A commutative diagram showing the definition of g as g(\omega)=f([\omega]).

We will show that g : \Omega \to \Omega is almost surely constant with respect to \mathbb{P}. That is, there exists \omega^\star \in \Omega such that \mathbb{P}(g(\omega)=\omega^\star)=1. Each equivalence class [\omega] is finite or countable and thus has probability zero under \mathbb{P}. This means that if g is almost surely constant, then f cannot be injective and must map multiple (in fact infinitely many) equivalence classes to \omega^\star.
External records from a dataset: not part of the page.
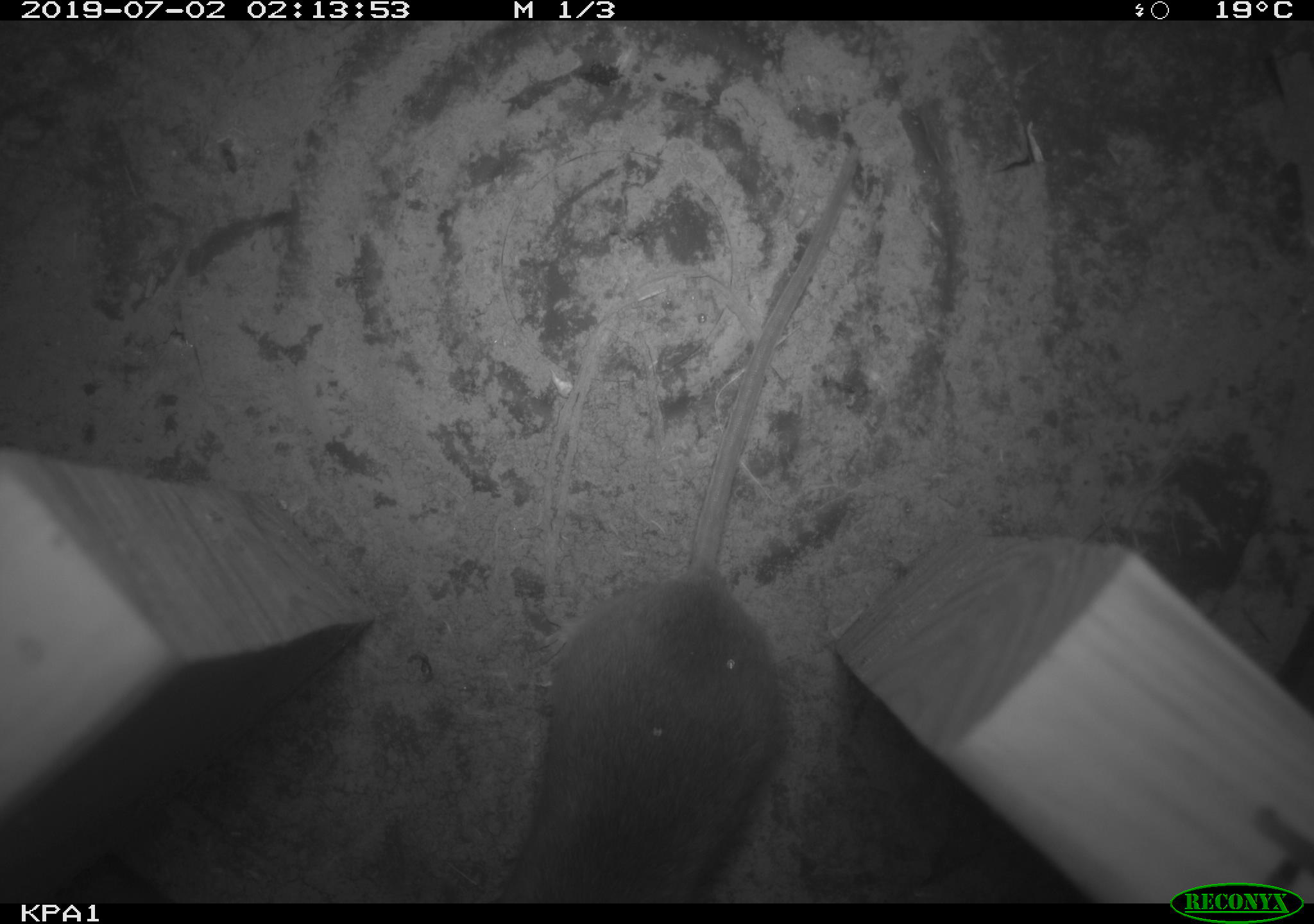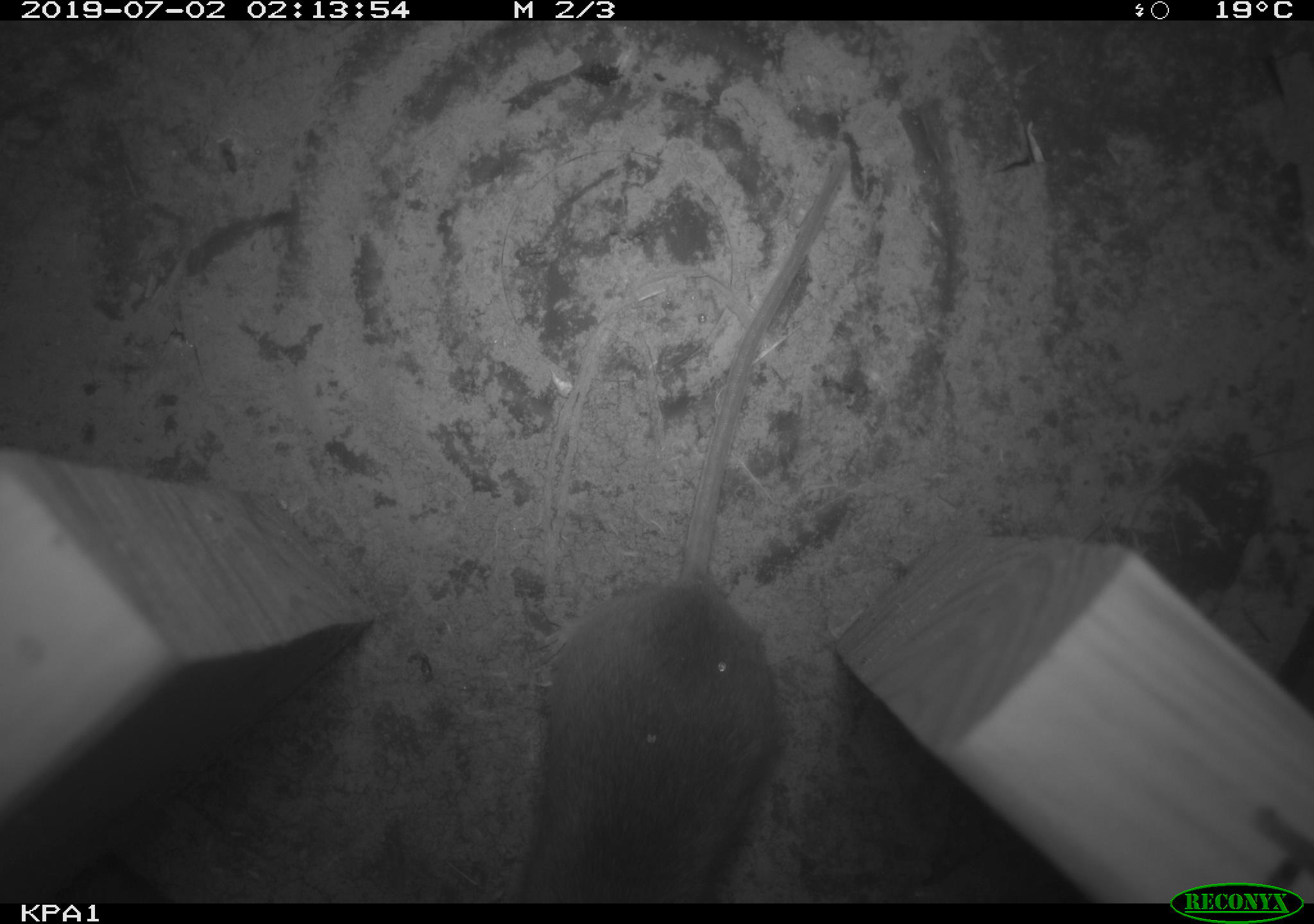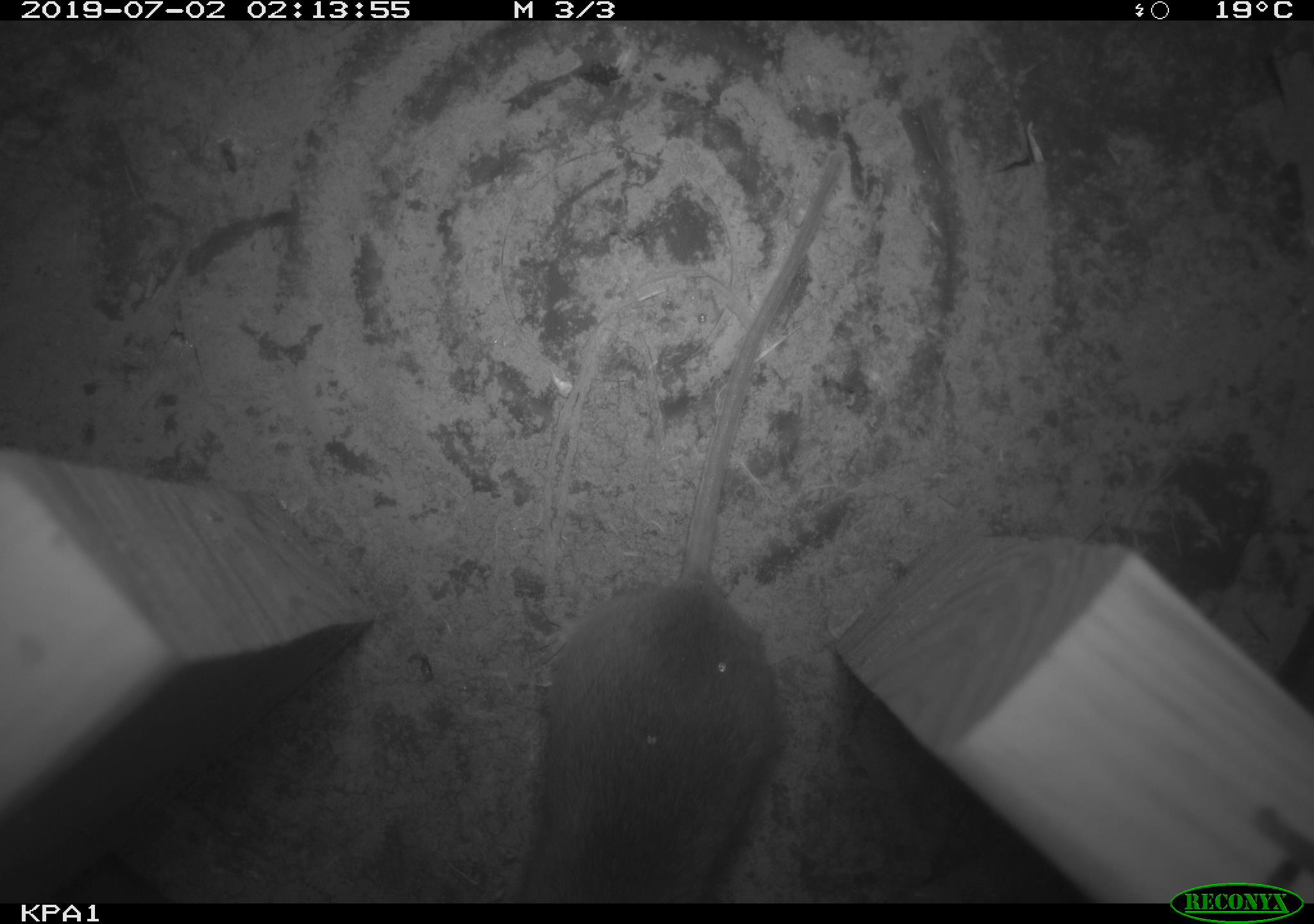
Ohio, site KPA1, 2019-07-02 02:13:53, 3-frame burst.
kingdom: Animalia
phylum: Chordata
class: Mammalia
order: Rodentia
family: Cricetidae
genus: Peromyscus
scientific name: Peromyscus leucopus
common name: white-footed mouse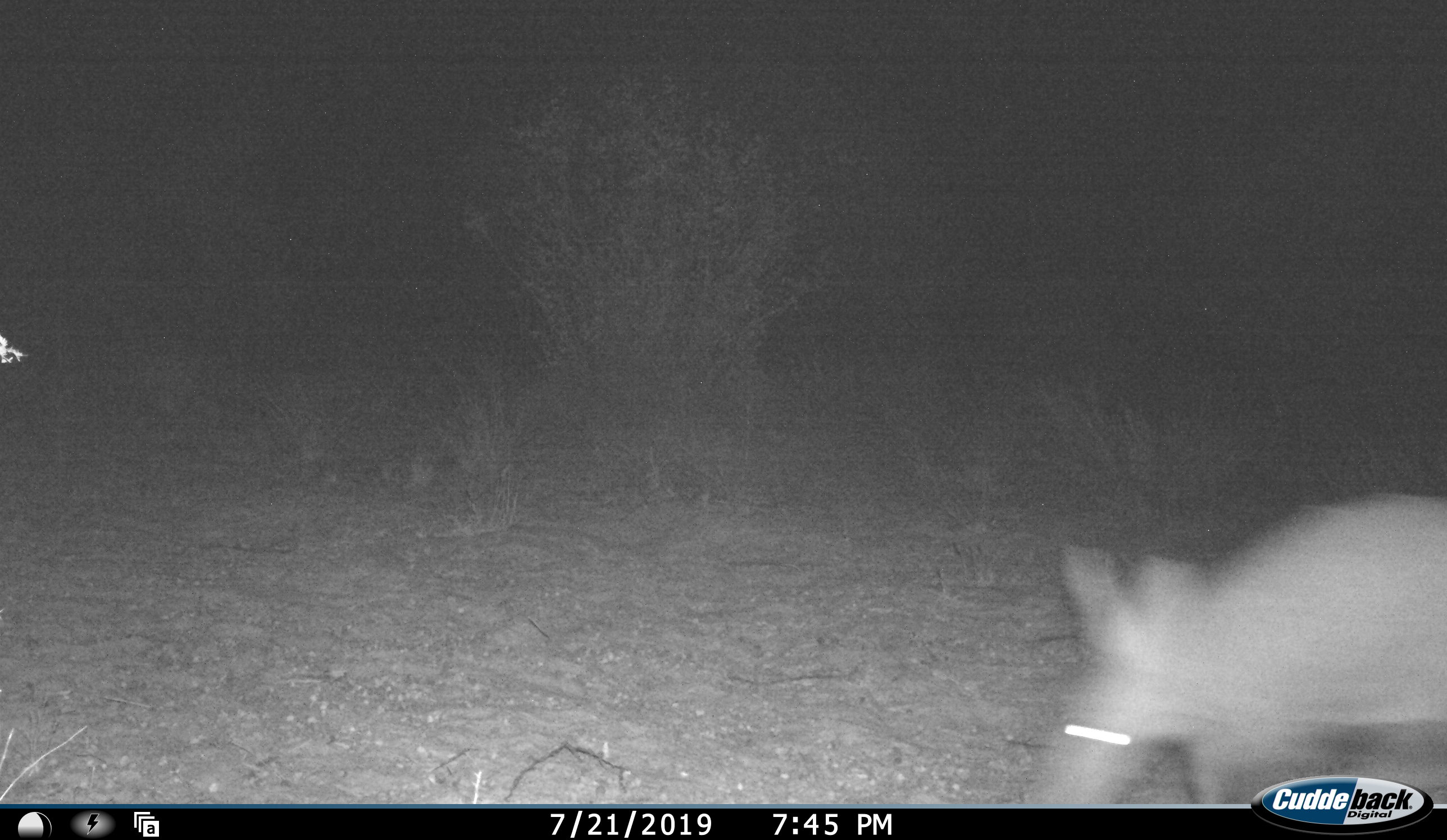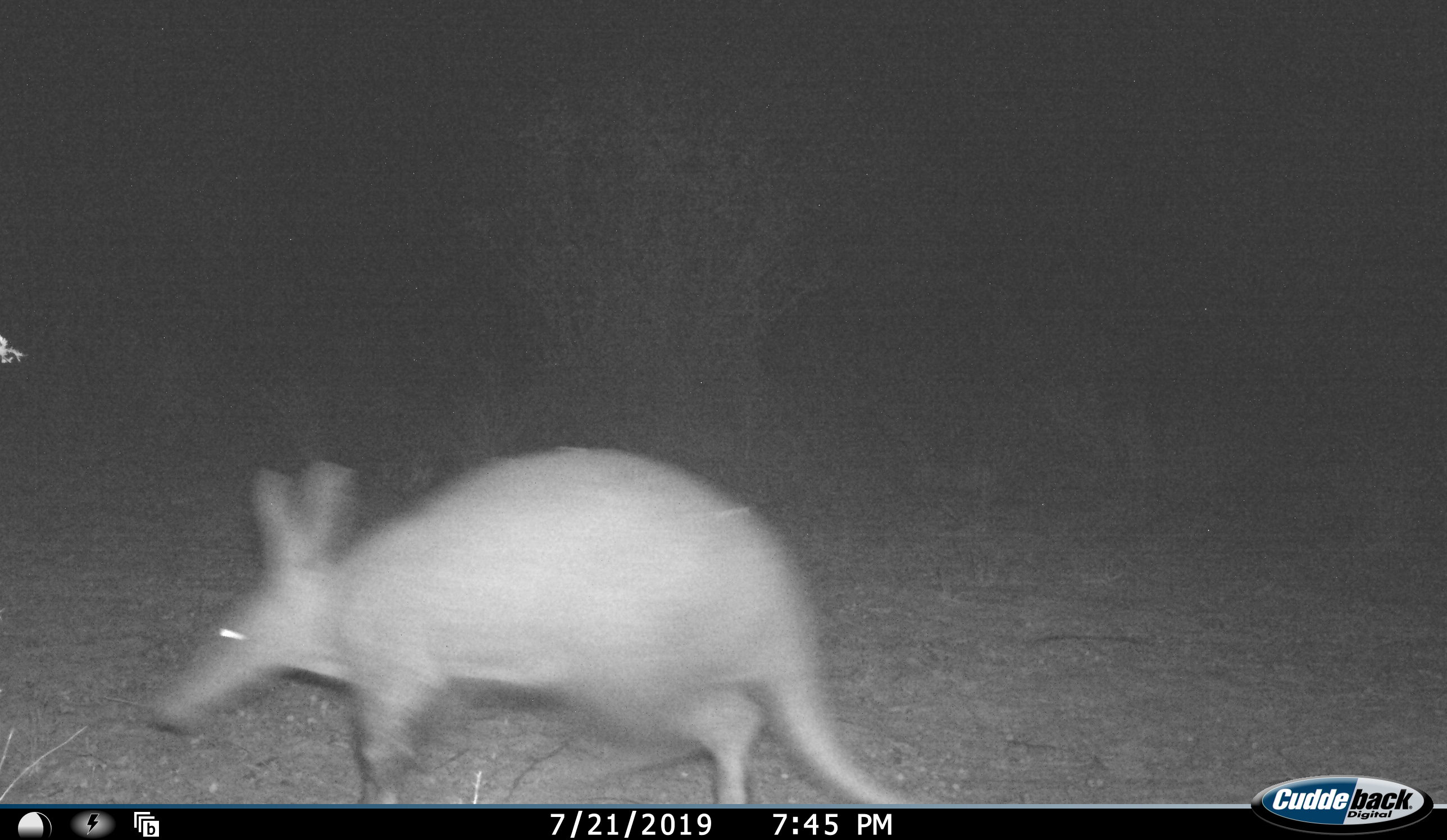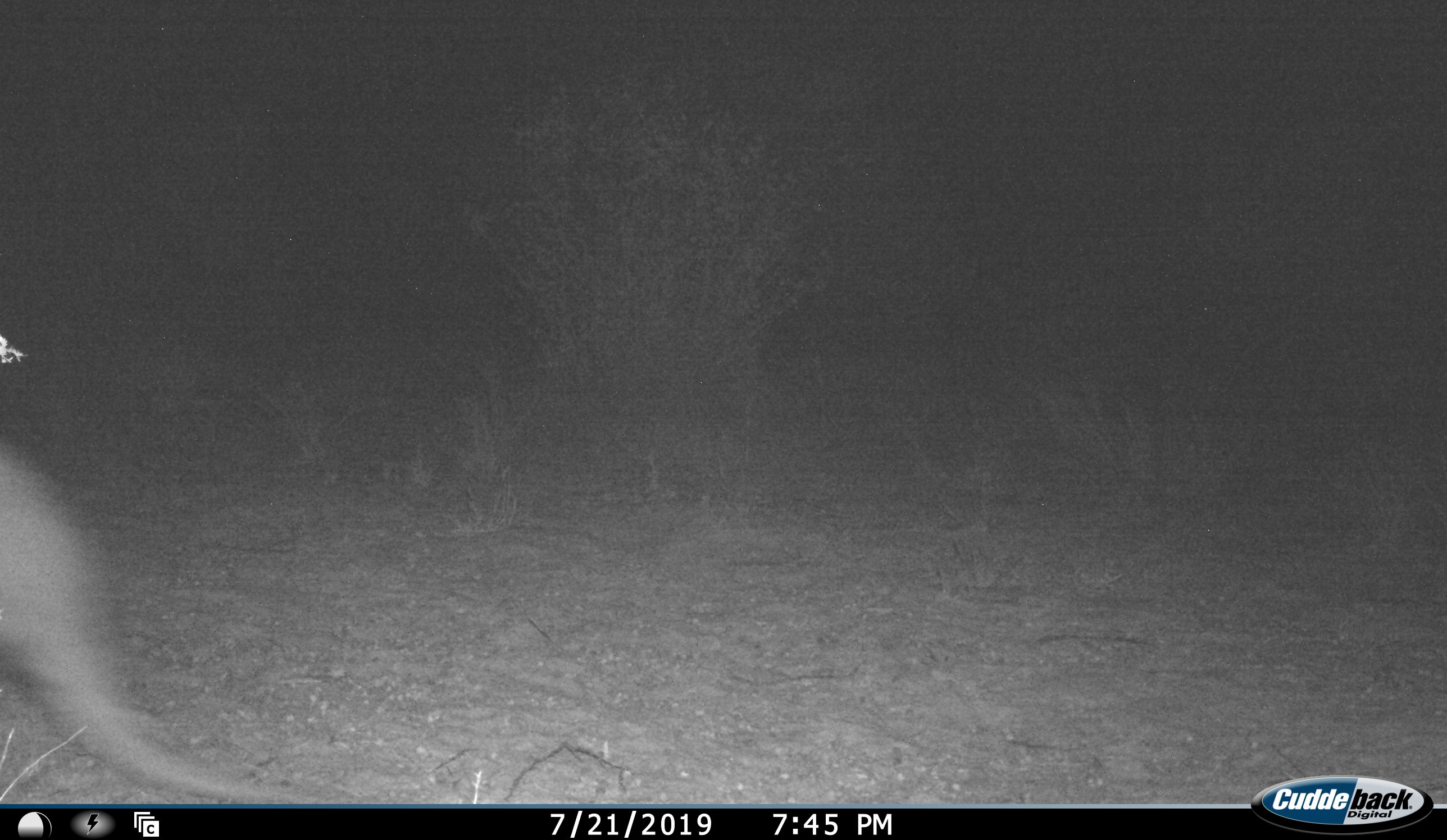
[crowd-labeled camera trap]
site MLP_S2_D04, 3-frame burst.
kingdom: Animalia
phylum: Chordata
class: Mammalia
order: Tubulidentata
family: Orycteropodidae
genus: Orycteropus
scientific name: Orycteropus afer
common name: aardvark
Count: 1.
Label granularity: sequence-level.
It thus remains to show that g:\Omega  \to \Omega is almost surely constant. To do this we will introduce a third function \varphi : \Omega \to \Omega. The map \varphi is simply the shift map and is given by \varphi(\omega)_k = \omega_{k+1}. Note that \omega and \varphi(\omega) are in the same equivalence class for every \omega\in \Omega. Thus, the map g satisfies g\circ \varphi = g. That is g is \varphi-invariant.

The map \varphi is ergodic. This means that if A \subseteq \Omega satisfies \varphi(A)=A, then \mathbb{P}(A) equals 0 or 1. For example if A is the event that 10110 appears at some point in \omega, then \varphi(A)=A and \mathbb{P}(A)=`1. Likewise if A is the event that the relative frequency of heads converges to a number strictly greater than 0.5, then \varphi(A)=A and \mathbb{P}(A)=0. The general claim that all \varphi-invariant events have probability 0 or 1 can be proved using the independence of X_k.

For each k, define an event A_k by A_k = \{\omega : g(\omega)_k = 1\}. Since g is \varphi-invariant we have that \varphi(A_k)=A_k. Thus, \mathbb{P}(A_k)=0 or 1. This gives us a function \omega^\star :\mathbb{Z} \to \{0,1\} given by \omega^\star_k = \mathbb{P}(A_k). Note that for every k, \mathbb{P}(\{\omega : g(\omega)_k = \omega_k^\star\}) = 1. This is because if w_{k}^\star=1, then \mathbb{P}(\{\omega: g(\omega)_k = 1\})=1, by definition of w_k^\star. Likewise if \omega_k^\star =0, then \mathbb{P}(\{\omega:g(\omega)_k=1\})=0 and hence \mathbb{P}(\{\omega:g(\omega)_k=0\})=1. Thus, in both cases, \mathbb{P}(\{\omega : g(\omega)_k = \omega_k^*\})= 1.

Since \mathbb{P} is a probability measure, we can conclude that

\mathbb{P}(\{\omega : g(\omega)=\omega^\star\}) = \mathbb{P}\left(\bigcap_{k \in \mathbb{Z}} \{\omega : g(\omega)_k = \omega_k^\star\}\right)=1.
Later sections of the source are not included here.